With no unemployment insurance during the 1930s depression, workers only got support if they worked on public projects run by National Defence like this road construction in Rockcliffe.

For those without a job and struggling to survive on Unemployment Insurance, it will come as no surprise that since the start of the 2008 recession, Canada has fallen behind a majority of developed countries when it comes to job creation.

This got us thinking about other times of high unemployment, and how Canadian workers responded. Other than the “dirty 30s,” our history books play scant attention to the unemployed, yet there have been many times when our economy has failed working people.

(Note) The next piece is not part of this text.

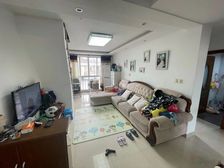 荣乐水岸,五丰苑送大阁楼,阁楼南北直通带南北窗户 满5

In Ottawa, the Parliament buildings offer us a few opportunities to look at unemployment. During their initial construction in the 1860s, the budget was exhausted and work halted for the entire winter of 1862 and into 1863. A jumble of partially finished buildings, stones, and rubble was all that remained on the Hill, while in the city hungry families were trying to survive a long winter. The halt in construction was drastic for Ottawa, leaving between 1,300 and 1,700 men out of work with no chance of other employment and no compensation to help them feed their families.1

The depression that started in 1913 and lasted the duration of the First World War hit workers very hard; some trades saw over 40% of their members out of work. Those without income became increasingly desperate. In 1916, following the fire that destroyed the Centre Block, Public Works put out a call for 300 workers. The result was a near riot. Over 2,000 men turned up on the Hill looking for work; hundreds rushed the site picking up tools in the hope this would get them employment.

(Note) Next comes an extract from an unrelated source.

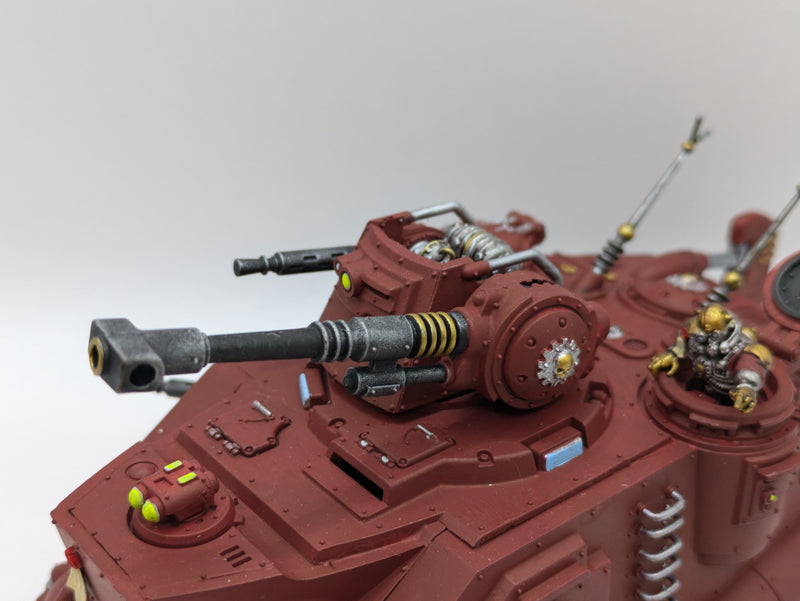 Warhammer 40k: Adeptus Mechanicus Skorpius Disintegrator (AT118)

The Allied Trades and Labour Association membership reacted to these high levels of unemployment and successfully lobbied City Council to establish a Municipal Unemployment Bureau.2 But Canada did not get its first federal unemployment program until 1918 with the passage of the Employment Offices Co-ordination Act. This was a federal-provincial cost-sharing program in which the federal government subsidized provincial employment offices. At the same time they created the Department of Employment Services, with a mandate to provide employment data and advice.

Getting a national unemployment insurance system was not an easy fight. The 1935 Employment and Social Insurance Act, passed by the Bennett Tories, had established a national unemployment scheme, but the newly elected Liberal government referred the act to the Supreme Court. It was struck down on constitutional grounds because unemployment insurance was an area of provincial jurisdiction. It took the British Parliament to pass an amendment to the British North American Act in July 1940, recognizing unemployment insurance as one of the federal powers, before the government could act. By that time, the depression of the 1930s had hurt so many that the government was pressured to move fast. Just one month later, the federal government passed the Unemployment Insurance Act, instituting a national public system of unemployment insurance.

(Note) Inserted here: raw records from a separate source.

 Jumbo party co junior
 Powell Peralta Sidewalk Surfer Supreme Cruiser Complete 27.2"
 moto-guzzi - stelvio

The workers of 1862-63 and those in 1916 needed the support of an unemployment insurance system, but did not have it. We owe it to them, and all those who fought to make national unemployment insurance a reality and ensure that it continues to serve workers. But we also know it will never replace what workers really want and need: a job.

By Ken Clavette

1 Bigio, Alia, Background Essay for “The Parliament Buildings: The Untold Story” (unpublished research paper), 2005, pg. 2.
2 Sykes, Peggy, “History of the Allied Trades and Labour Association 1897-1922: A Study of Working-Class Resistance and Accommodation by the Craft Worker,” MA Carleton University, May 1992, pgs. 48-49.